Assigned task 1:
Please rewrite the paragraph in the excerpt that begins "The CRG called for all pubs" as a shorter list, keeping its main facts.
Assigned task 2:
According to the excerpt, how many Tory MPs make up the Covid Recovery Group?
Assigned task 3:
Using the excerpt, explain why the CRG says mass reopening should now be the government's priority.

Excerpt:
THE SPLIT within the Tory Party over ending the coronavirus lockdown broke out in the open at the weekend when Tory Foreign Secretary Dominic Raab publicly rejected demands from the Tory Covid Recovery Group (CRG) for a firm date for reopening British capitalism.
The CRG group of 63 Tory MPs sent a letter to Boris Johnson on Saturday demanding that all restrictions be lifted by the end of April.
The CRG called for all pubs and restaurants to be opened by Easter, arguing that the vaccine roll-out for two-thirds of the population in the top nine priority groups means that mass reopening should now be the priority for the government.
On the other side of the Tory split, Johnson is clearly loath to commit himself to insisting that his plan is to issue a ‘road map’ for relaxing lockdown next week, a road map that he has pledged will involve opening schools on March 8th at the earliest.
In what was clearly a concerted move to pressurise Johnson into caving in on these demands, the heads of two large pub chains at the weekend called for pubs to be reopened.

Stored items
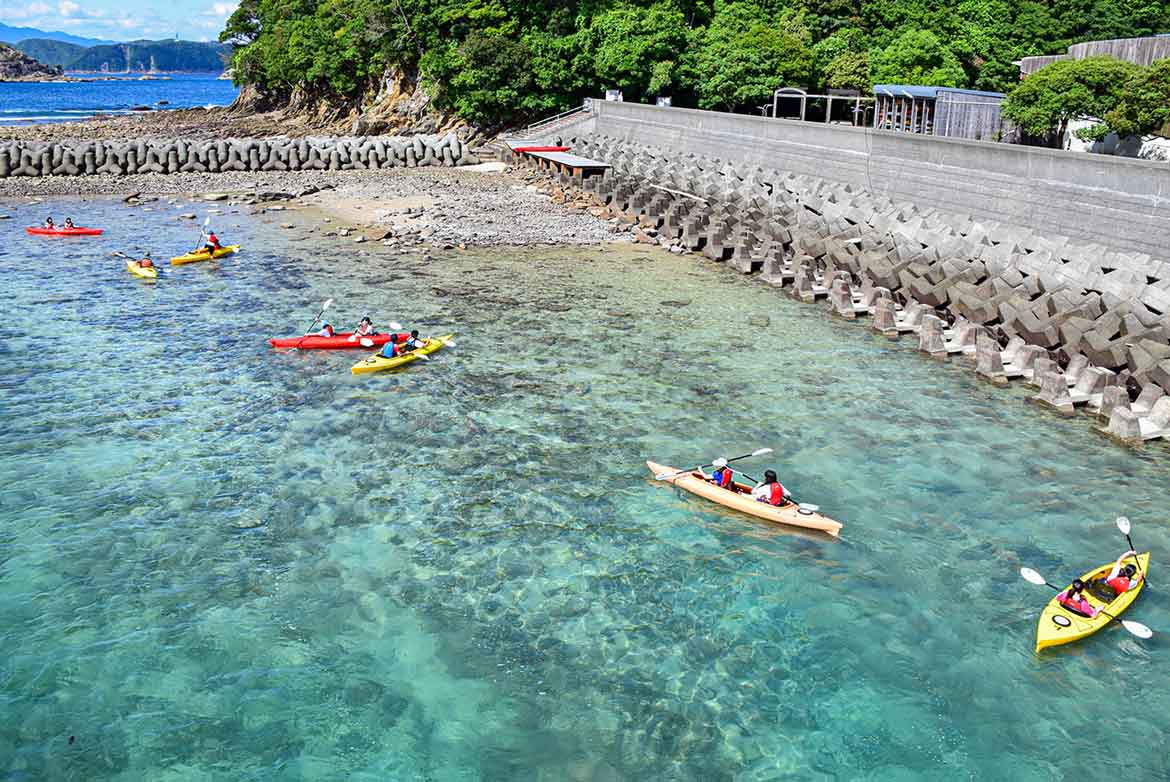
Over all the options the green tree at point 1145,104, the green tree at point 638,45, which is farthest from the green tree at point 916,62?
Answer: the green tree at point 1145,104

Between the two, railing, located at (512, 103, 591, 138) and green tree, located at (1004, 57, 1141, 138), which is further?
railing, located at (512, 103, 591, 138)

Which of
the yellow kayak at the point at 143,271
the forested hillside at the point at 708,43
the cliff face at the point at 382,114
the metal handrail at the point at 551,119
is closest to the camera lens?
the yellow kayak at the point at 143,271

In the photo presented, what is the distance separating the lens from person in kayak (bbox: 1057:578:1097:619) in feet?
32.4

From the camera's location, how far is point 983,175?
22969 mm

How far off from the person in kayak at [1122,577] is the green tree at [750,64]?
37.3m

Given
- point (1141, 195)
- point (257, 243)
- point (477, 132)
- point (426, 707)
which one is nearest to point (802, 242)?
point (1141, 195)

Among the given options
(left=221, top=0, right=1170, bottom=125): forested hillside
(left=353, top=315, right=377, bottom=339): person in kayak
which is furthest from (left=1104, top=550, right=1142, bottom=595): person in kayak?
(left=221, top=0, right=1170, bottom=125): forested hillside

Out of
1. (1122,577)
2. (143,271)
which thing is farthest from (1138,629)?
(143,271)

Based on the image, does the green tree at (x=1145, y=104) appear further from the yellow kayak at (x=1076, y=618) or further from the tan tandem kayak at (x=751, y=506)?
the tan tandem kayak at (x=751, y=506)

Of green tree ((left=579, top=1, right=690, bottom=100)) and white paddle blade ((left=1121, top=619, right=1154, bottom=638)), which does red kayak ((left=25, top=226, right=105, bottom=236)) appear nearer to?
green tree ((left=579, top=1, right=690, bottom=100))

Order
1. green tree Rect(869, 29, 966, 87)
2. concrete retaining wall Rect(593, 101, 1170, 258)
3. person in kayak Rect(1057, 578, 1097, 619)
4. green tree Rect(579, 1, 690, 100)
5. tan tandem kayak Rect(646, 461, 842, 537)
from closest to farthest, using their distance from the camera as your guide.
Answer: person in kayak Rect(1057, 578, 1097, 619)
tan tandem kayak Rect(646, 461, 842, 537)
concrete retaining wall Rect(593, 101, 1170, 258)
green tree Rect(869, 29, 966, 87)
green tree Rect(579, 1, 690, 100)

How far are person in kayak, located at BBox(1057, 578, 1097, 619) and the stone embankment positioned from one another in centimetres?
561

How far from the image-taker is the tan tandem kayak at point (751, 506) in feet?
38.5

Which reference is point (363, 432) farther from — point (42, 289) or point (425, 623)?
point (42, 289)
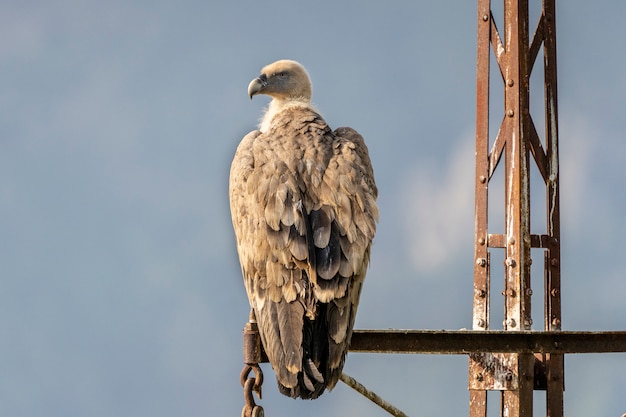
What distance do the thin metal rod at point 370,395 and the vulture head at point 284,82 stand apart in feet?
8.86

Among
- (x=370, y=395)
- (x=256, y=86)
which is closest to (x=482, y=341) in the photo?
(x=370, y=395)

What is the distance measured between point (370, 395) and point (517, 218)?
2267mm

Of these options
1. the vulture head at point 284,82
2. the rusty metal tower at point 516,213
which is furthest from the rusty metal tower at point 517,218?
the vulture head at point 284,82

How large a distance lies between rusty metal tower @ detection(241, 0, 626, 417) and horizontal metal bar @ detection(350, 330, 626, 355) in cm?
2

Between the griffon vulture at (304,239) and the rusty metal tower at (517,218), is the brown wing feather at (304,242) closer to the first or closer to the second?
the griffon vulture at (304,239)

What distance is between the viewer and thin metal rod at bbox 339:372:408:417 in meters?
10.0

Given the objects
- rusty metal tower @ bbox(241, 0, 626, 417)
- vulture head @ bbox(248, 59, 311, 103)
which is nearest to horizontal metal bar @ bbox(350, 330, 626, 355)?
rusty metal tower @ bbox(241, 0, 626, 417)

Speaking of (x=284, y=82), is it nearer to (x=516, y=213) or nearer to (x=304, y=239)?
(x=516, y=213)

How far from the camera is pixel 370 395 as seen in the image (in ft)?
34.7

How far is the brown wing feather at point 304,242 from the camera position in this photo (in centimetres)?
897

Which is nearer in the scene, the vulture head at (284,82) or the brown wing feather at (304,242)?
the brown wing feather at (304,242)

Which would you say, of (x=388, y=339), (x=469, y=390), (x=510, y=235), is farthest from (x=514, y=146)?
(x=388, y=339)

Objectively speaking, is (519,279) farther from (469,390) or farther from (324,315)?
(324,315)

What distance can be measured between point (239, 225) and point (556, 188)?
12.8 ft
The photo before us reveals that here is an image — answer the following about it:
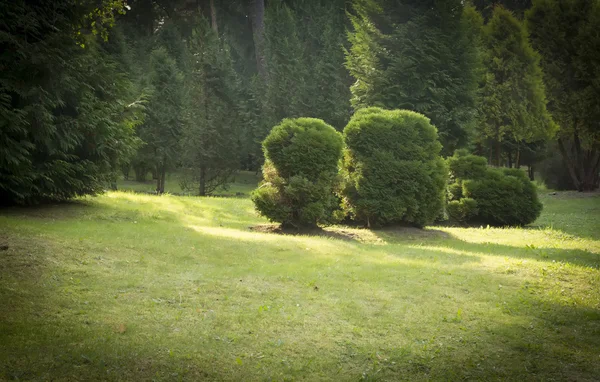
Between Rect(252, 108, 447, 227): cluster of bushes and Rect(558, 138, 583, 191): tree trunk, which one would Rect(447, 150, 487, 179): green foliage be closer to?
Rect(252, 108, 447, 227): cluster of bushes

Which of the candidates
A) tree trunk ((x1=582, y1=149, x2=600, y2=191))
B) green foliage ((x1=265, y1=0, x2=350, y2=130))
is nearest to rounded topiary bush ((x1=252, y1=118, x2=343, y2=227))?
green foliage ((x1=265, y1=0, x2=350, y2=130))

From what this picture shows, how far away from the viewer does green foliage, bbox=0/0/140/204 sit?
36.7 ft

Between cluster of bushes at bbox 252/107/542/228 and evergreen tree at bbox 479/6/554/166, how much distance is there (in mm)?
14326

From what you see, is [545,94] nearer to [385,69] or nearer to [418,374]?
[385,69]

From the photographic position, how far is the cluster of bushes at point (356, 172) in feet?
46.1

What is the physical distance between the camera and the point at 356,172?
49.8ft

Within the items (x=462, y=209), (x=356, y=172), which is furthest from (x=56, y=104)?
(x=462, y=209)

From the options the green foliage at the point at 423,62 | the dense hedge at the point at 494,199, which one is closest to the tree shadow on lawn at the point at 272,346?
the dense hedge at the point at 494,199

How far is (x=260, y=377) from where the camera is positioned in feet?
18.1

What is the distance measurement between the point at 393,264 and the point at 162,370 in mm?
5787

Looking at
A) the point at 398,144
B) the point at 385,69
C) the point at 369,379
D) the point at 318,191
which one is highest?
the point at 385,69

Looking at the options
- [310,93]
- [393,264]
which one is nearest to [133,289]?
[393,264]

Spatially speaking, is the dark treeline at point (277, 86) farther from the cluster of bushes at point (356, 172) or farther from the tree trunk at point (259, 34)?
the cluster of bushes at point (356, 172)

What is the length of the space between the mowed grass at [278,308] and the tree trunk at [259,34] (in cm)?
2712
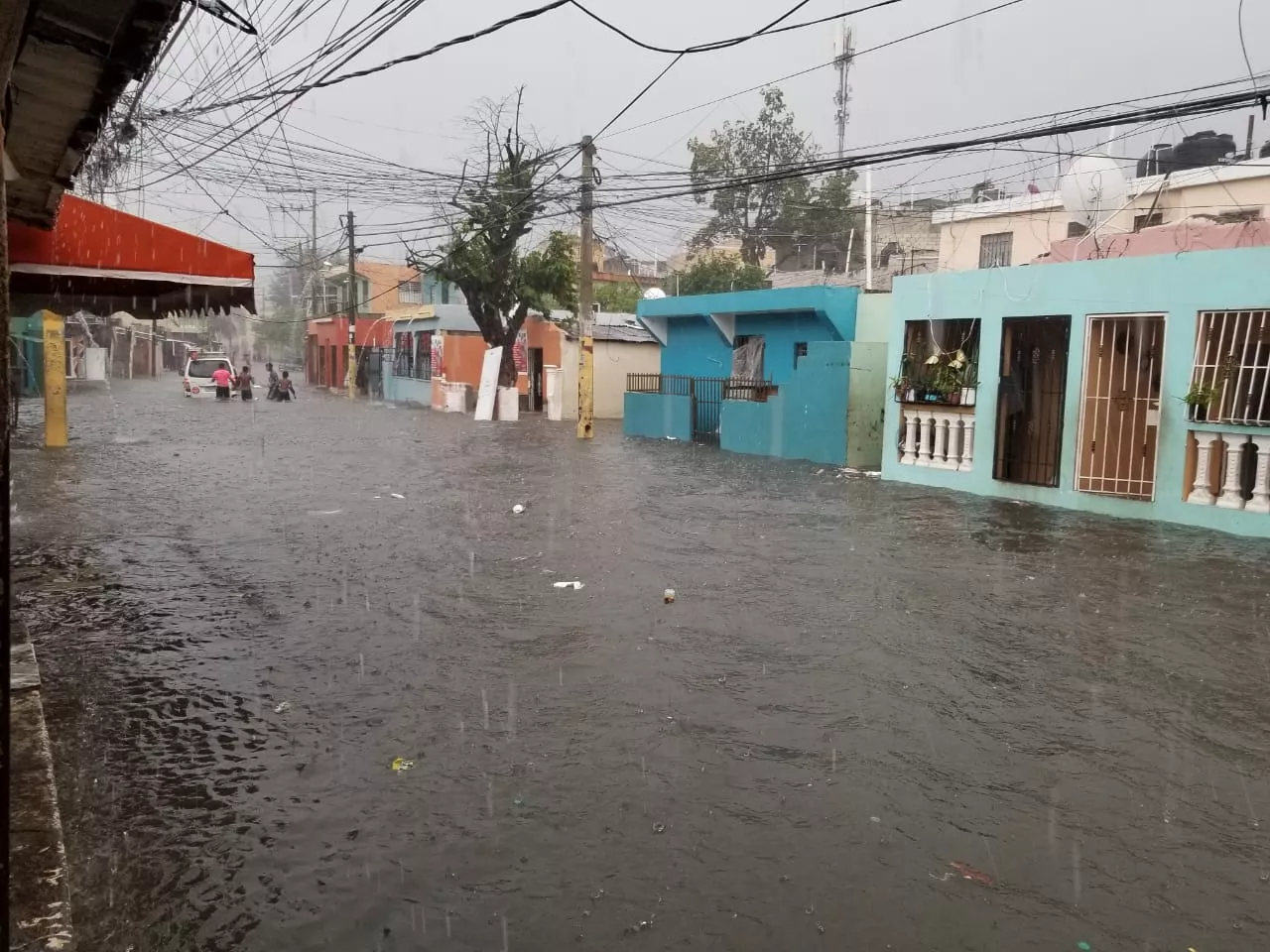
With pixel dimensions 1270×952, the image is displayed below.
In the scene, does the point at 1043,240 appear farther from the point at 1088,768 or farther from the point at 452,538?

Problem solution 1:
- The CRG wants all pubs and restaurants open by Easter.
- Its argument: the vaccine roll-out for two-thirds of the population in the top nine priority groups means mass reopening should now be the government's priority.

Problem solution 2:
The group has 63 Tory MPs.

Problem solution 3:
The CRG argues that the vaccine roll-out now covers two-thirds of the population in the top nine priority groups. On that basis, it says mass reopening should come first.